Current COVID-19 situation in Palestine

Morad Yaser Al Mostafa, Yazeed Fawwaz Abu Ruman, Waed Yaser Saleem Odeh, Hashim Talib Hashim, Mustafa Ahmed Ramadhan, Mohammad Yasir Essar, Shoaib Ahmad

Corresponding author: Hashim Talib Hashim, University of Baghdad, College of Medicine, Baghdad, Iraq

Received: 12 Mar 2021 - Accepted: 05 May 2021 - Published: 06 May 2021

Domain: Infectious diseases epidemiology,Population Health,Medical informatics

Keywords: COVID-19, Palestine, challenges, efforts, vaccines

©Morad Yaser Al Mostafa et al PAMJ - One Health (ISSN: 2707-2800).
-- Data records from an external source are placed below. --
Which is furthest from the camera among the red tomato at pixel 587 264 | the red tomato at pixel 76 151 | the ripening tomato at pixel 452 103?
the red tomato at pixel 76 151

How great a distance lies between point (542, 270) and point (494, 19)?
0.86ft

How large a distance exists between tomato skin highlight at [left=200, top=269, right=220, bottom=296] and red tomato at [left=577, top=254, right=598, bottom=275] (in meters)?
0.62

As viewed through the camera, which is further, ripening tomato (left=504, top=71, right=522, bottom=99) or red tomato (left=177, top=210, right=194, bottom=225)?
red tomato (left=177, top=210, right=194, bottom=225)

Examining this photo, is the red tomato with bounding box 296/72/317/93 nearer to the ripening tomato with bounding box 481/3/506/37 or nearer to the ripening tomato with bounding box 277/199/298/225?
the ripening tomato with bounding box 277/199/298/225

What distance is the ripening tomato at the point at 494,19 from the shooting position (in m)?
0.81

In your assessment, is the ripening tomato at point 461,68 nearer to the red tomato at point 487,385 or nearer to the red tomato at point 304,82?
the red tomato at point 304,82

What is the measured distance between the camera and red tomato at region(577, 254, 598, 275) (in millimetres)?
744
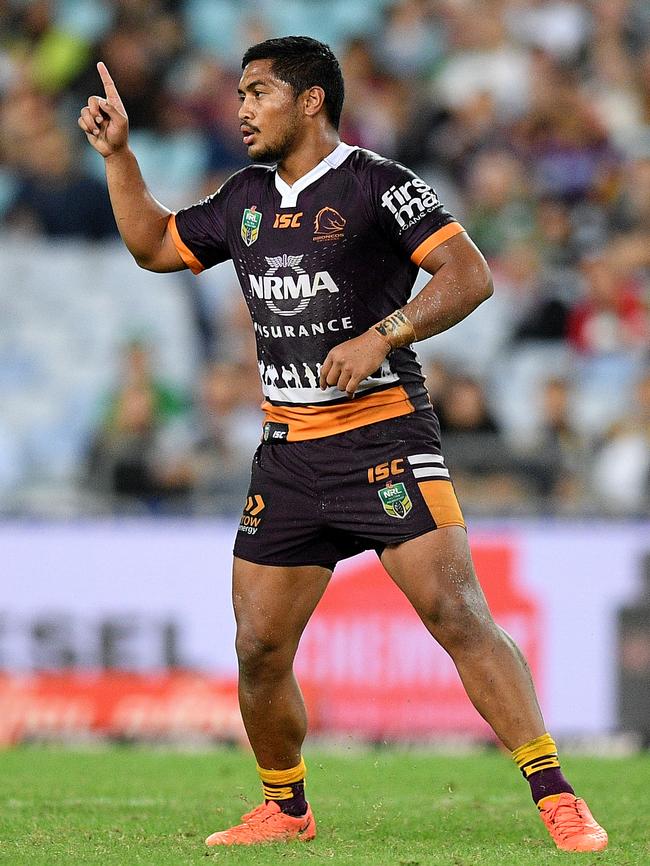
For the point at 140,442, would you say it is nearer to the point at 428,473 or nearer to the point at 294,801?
the point at 294,801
This is an Open Access article distributed under the terms of the Creative Commons Attribution International 4.0 License (https://creativecommons.org/licenses/by/4.0/), which permits unrestricted use, distribution, and reproduction in any medium, provided the original work is properly cited.

Cite this article: Morad Yaser Al Mostafa et al . Current COVID-19 situation in Palestine. PAMJ - One Health. 2021;5:2. [doi: 10.11604/pamj-oh.2021.5.2.28842]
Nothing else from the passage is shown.